== DOCUMENT

# big hog



## Mike R (Apr 15, 2018)

hog we butchered, no bic lighter but have my son there for scale he weighs about 260

Reactions: Like 6 | Funny 1 | Way Cool 5


----------



## Brink (Apr 15, 2018)

Boomer 3040?

And for clarification, who (or what) weighs 260?

Reactions: Agree 1 | Funny 2


----------



## Mike R (Apr 15, 2018)

My son weighs 260, the hog I am guessing around 700

Reactions: Like 1 | Agree 1


----------



## Mike R (Apr 15, 2018)

yes, you got it right on the tractor


----------



## woodtickgreg (Apr 15, 2018)

That's a whopper of a hog. Farm hog or wild?


----------



## Brink (Apr 15, 2018)

Judging by the loader, Jr is around 6’-5”?


----------



## Mike R (Apr 15, 2018)

Greg it was a domestic hog I raised, Brink, not quite about 5'10"

Reactions: Like 3


----------



## woodtickgreg (Apr 15, 2018)

====
== MATERIAL PROVIDED

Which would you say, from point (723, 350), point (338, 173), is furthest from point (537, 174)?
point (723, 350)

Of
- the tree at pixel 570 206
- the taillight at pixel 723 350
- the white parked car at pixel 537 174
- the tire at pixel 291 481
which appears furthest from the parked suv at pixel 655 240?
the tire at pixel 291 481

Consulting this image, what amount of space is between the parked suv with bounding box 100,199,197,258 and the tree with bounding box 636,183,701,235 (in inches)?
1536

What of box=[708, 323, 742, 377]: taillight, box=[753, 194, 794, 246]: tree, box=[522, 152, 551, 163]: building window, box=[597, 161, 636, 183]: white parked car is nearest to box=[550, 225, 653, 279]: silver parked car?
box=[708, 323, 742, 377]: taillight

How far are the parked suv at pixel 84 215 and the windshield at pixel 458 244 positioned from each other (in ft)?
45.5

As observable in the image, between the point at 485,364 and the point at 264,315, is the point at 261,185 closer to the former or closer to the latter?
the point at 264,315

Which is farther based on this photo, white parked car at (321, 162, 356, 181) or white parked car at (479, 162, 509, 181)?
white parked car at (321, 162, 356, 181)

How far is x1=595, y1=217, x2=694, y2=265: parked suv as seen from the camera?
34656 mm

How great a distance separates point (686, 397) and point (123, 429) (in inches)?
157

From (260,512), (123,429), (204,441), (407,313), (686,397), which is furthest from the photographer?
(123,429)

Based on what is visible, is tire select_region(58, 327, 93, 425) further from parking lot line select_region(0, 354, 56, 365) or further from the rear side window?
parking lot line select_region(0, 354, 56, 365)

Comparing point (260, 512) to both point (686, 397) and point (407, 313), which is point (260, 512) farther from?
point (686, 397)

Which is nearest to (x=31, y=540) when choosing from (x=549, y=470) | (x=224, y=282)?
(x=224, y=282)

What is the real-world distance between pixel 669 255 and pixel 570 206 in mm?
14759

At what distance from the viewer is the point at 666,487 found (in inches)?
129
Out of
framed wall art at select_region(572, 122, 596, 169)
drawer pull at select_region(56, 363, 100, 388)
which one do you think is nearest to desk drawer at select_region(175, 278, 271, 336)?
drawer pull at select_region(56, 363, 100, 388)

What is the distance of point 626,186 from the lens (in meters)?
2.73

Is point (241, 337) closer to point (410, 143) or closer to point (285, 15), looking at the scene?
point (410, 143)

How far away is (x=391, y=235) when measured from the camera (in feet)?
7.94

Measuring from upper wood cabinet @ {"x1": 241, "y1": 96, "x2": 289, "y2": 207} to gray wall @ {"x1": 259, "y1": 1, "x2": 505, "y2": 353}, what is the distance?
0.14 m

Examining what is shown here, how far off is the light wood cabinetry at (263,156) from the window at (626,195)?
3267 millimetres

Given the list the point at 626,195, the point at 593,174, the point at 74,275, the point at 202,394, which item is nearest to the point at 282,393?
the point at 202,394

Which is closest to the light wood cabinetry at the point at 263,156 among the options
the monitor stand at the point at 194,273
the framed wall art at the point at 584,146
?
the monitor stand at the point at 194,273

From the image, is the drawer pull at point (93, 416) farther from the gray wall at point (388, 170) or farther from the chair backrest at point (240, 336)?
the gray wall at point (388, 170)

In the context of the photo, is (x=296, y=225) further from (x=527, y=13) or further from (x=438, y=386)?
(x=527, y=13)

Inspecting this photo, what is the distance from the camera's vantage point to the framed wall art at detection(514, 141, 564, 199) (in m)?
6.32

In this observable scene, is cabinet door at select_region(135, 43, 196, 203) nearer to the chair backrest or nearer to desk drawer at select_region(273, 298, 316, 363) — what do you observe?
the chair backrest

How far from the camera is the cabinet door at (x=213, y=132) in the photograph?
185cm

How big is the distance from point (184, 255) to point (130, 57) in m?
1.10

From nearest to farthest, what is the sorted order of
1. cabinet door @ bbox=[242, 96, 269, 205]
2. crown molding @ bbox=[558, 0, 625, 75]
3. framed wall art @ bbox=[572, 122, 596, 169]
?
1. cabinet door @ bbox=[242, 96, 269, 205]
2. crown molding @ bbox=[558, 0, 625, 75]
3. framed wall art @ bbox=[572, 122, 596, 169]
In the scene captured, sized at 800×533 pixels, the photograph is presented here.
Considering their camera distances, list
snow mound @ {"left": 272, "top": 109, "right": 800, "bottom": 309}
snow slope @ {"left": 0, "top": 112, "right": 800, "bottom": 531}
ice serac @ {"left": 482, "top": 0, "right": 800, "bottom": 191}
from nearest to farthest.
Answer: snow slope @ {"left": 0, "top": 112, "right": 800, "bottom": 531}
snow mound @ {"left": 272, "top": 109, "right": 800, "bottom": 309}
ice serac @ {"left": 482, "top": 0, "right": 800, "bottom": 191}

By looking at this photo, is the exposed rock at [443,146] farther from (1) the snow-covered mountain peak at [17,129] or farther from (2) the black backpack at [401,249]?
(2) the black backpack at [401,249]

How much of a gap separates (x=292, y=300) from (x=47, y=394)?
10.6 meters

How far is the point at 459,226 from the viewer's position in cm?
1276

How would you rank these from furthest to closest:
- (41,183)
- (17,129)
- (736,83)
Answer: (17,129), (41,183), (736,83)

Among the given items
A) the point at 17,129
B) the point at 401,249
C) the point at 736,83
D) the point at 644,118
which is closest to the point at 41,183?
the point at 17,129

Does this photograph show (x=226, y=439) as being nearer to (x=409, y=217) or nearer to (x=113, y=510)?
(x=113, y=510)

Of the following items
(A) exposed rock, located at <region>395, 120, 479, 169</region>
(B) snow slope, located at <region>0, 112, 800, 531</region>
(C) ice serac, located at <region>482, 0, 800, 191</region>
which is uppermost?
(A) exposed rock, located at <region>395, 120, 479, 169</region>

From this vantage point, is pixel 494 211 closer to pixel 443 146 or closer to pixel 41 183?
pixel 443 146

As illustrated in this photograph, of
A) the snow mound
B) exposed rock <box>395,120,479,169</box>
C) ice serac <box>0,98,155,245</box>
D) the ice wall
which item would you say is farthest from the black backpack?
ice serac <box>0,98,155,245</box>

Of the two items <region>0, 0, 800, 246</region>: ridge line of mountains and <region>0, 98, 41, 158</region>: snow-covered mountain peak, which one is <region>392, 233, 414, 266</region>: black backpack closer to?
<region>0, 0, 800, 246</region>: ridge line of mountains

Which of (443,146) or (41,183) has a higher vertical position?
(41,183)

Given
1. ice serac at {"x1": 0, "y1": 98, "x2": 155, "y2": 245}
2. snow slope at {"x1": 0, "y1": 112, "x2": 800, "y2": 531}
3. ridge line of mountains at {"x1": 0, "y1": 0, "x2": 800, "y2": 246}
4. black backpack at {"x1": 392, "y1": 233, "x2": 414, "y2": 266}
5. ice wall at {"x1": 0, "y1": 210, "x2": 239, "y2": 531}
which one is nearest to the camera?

====

» GIVEN EXERCISE
Pick up the forum thread about the big hog above at the point where it stops and keep it going.

» FINAL RESULT
Mike R said:


> Greg it was a domestic hog I raised, Brink, not quite about 5'10"


5'10" and 260, that's a big boy!


----------



## Tony (Apr 15, 2018)

Nice hog! At least your boy is wearing a blue shirt in keeping with the tradition of scale! Tony

Reactions: Like 1 | Funny 4 | Way Cool 1


----------



## Mike R (Apr 15, 2018)

Yes and if I am not nice he roughs me up, I am probably no taller than @Tony

Reactions: Funny 5


----------



## Tony (Apr 15, 2018)

Mike R said:


> Yes and if I am not nice he roughs me up, I am probably no taller than @Tony



Yrs, it's true, Mike is of impressive stature!!

Reactions: Funny 2


----------



## Brink (Apr 15, 2018)

Mike R said:


> Yes and if I am not nice he roughs me up, I am probably no taller than @Tony



Hehehehe!


----------



## Nature Man (Apr 15, 2018)

And now for the kicker, his son's name is Bic! Chuck

Reactions: Funny 1


----------



## woodman6415 (Apr 15, 2018)

Nice big hog .. like me some bacon ..
When I was a kid my dad and uncles raised hogs .. had a big butcher day or three every year .. anywhere from 6 to 10 hogs .. they did all the butchering themselves ... always joked they keep everything but the squeal..


----------



## Tony (Apr 15, 2018)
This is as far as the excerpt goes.